It’s been reported that U.S. President Donald Trump will e33make a visit to the Korean Demilitarized Zone on his trip to South Korea between June 29 and 30. As his visit to the DMZ was canceled due to weather conditions when he came to Korea in November 2017, it is likely that the plan will be materialized. The Washington Post speculated that President Trump may join North Korean leader Kim Jong Un around the inter-Korean borders. In response, South Korean presidential office Cheong Wa Dae said it had no idea.
Expectations have only risen about the resumption of the U.S.-North Korea denuclearization dialogue since Pyongyang released a letter written by President Trump. Expressing his content with the letter, he said he will take a deep look at an interesting part in it. Regarding the North’s response, U.S. State Secretary Mike Pompeo expected that there is a high likelihood for talks with the North, saying that Washington always remain ready to get going. It seems clear that a breakthrough will be made for the stalled front before President Trump visits Seoul.

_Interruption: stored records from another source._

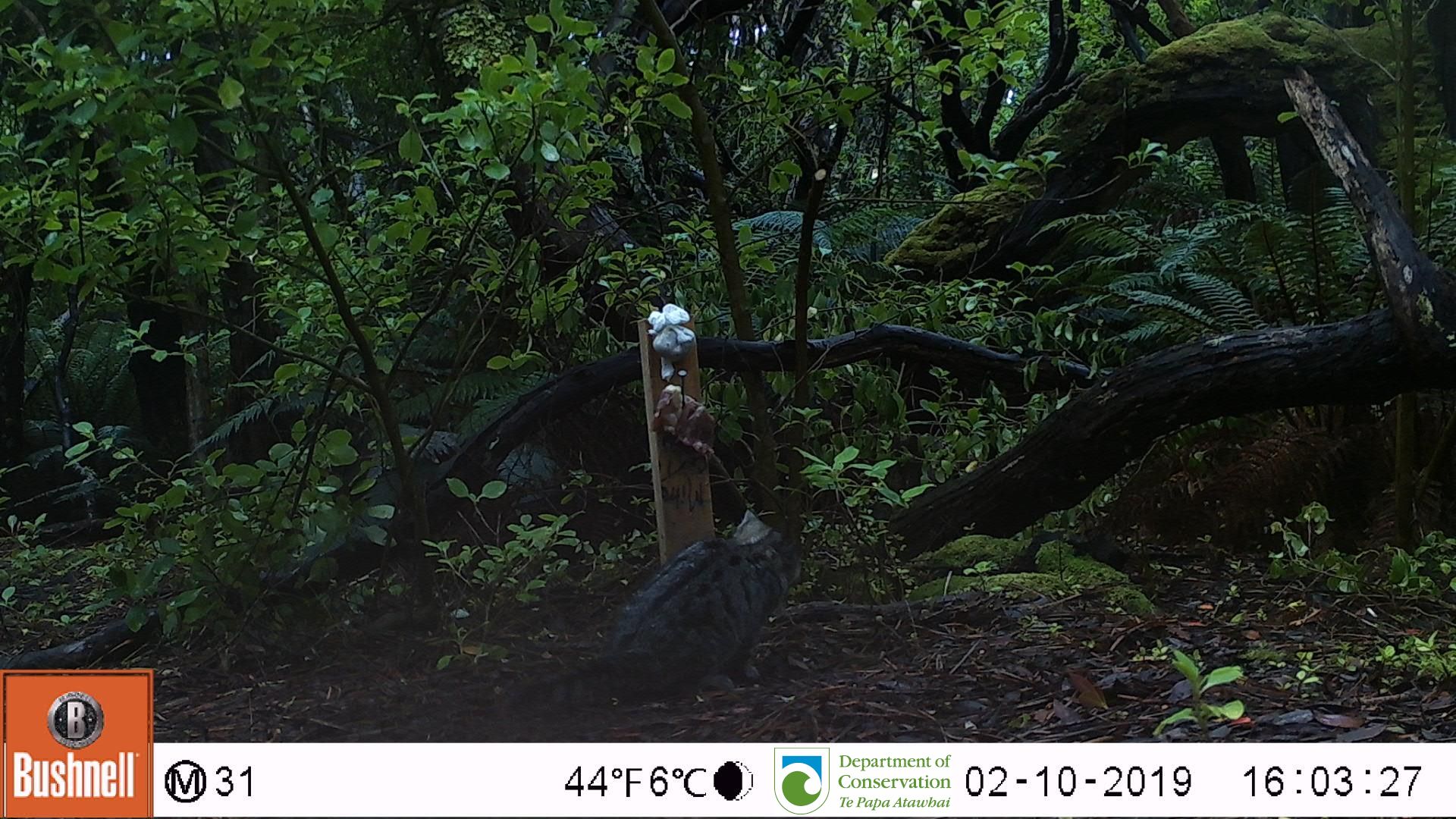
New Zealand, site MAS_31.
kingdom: Animalia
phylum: Chordata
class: Mammalia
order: Carnivora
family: Felidae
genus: Felis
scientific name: Felis catus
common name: domestic cat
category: cat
Cat (domestic cat) (Felis catus).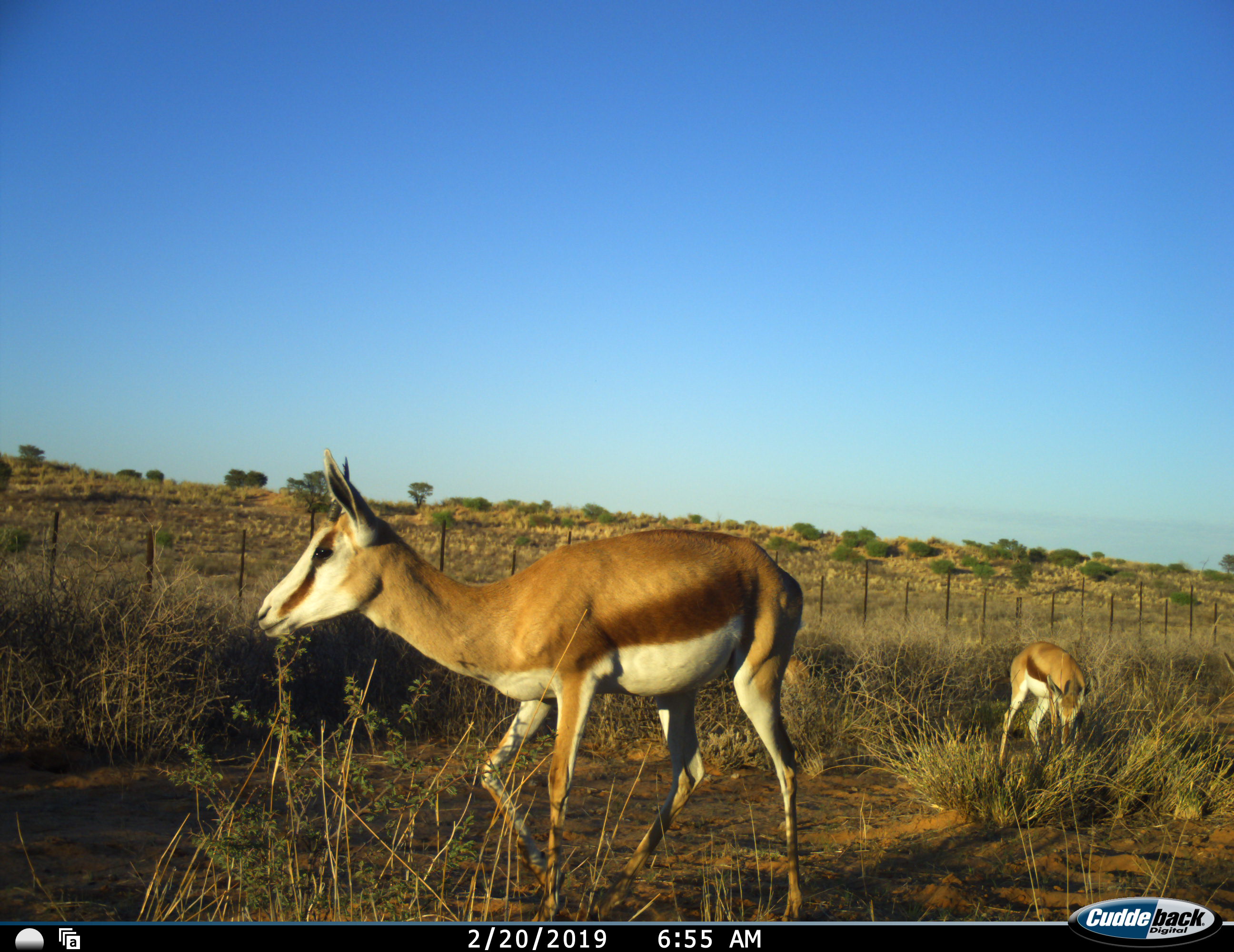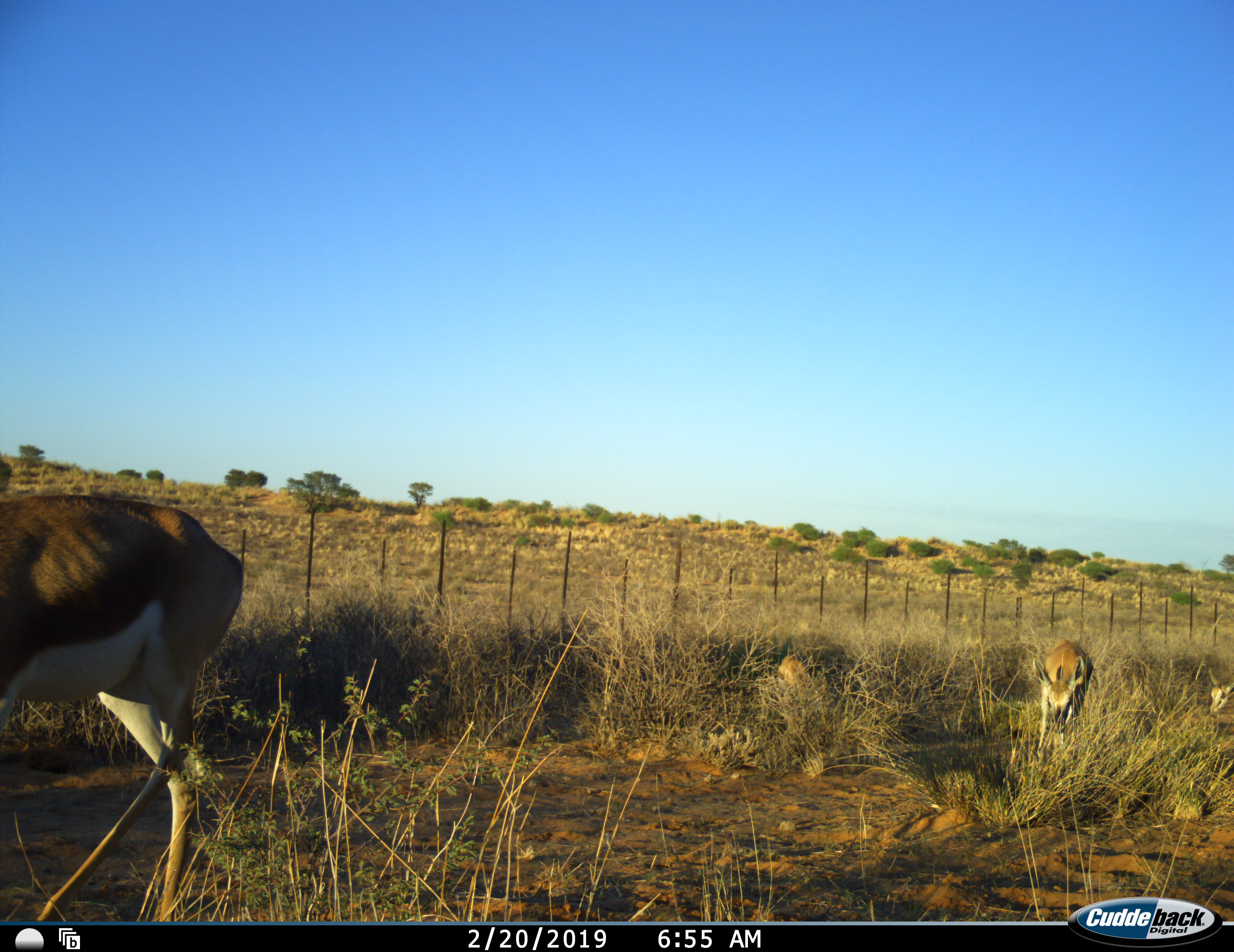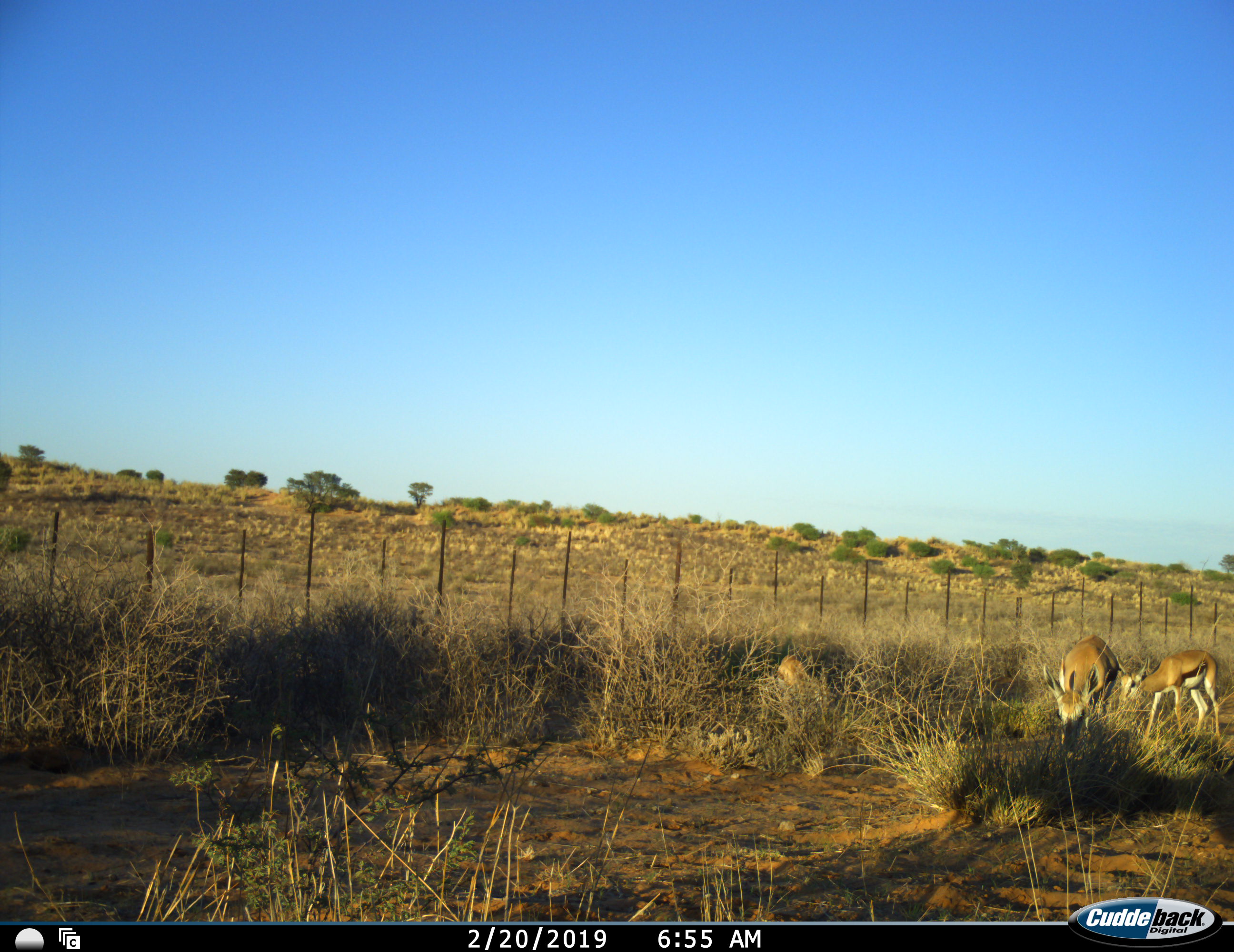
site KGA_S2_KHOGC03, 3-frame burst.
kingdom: Animalia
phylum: Chordata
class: Mammalia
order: Artiodactyla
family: Bovidae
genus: Antidorcas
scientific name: Antidorcas marsupialis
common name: springbok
Springbok (Antidorcas marsupialis), count 3. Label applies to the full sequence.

The South Korean government has awaited North Korea’s response being open to a possible inter-Korean summit talk before Trump’s visit to Seoul. It seems relevant that it decided to send rice to the North last week. If things go as wished, South Korean President Moon Jae-in would meet up with Kim and specify the way to denuclearization in discussion with President Trump who would join Chinese President Xi Jinping and hear about his visit to Pyongyang at the upcoming G20 summit in Osaka, Japan. Added to it, Cheong Wa Dae may be picturing a surprise occasion at the DMZ.
Two years ago when President Trump addressed the South Korean National Assembly, he criticized North Korea for dictatorship and violations of human rights, warning it not to belittle or test Washington’s patience. To be sure, things were different then when tensions around the Korean Peninsula was heightened due to North Korea’s nuclear and missile provocations. However, any significant difference has not been made to the status quo. Not any further step toward denuclearization has been taken. Kim has shown none of sings of change in his attitude. Rather than that, he seems ever more confident thanks to Xi’s visit to Pyongyang than before.
President Trump’s visit to the DMZ and his message to North Korea may ignite a meaningful change. At the same time, it is important to show a series of diplomatic efforts made behind the scenes in the form of a well-planned occasion. However, it will only be left in vanity without any practical progress. Rather than staging dramatic scenes, it takes practical dialogue between Washington and Seoul and furthermore working-level negotiations between Washington and Pyongyang to increase chances of diplomatic success.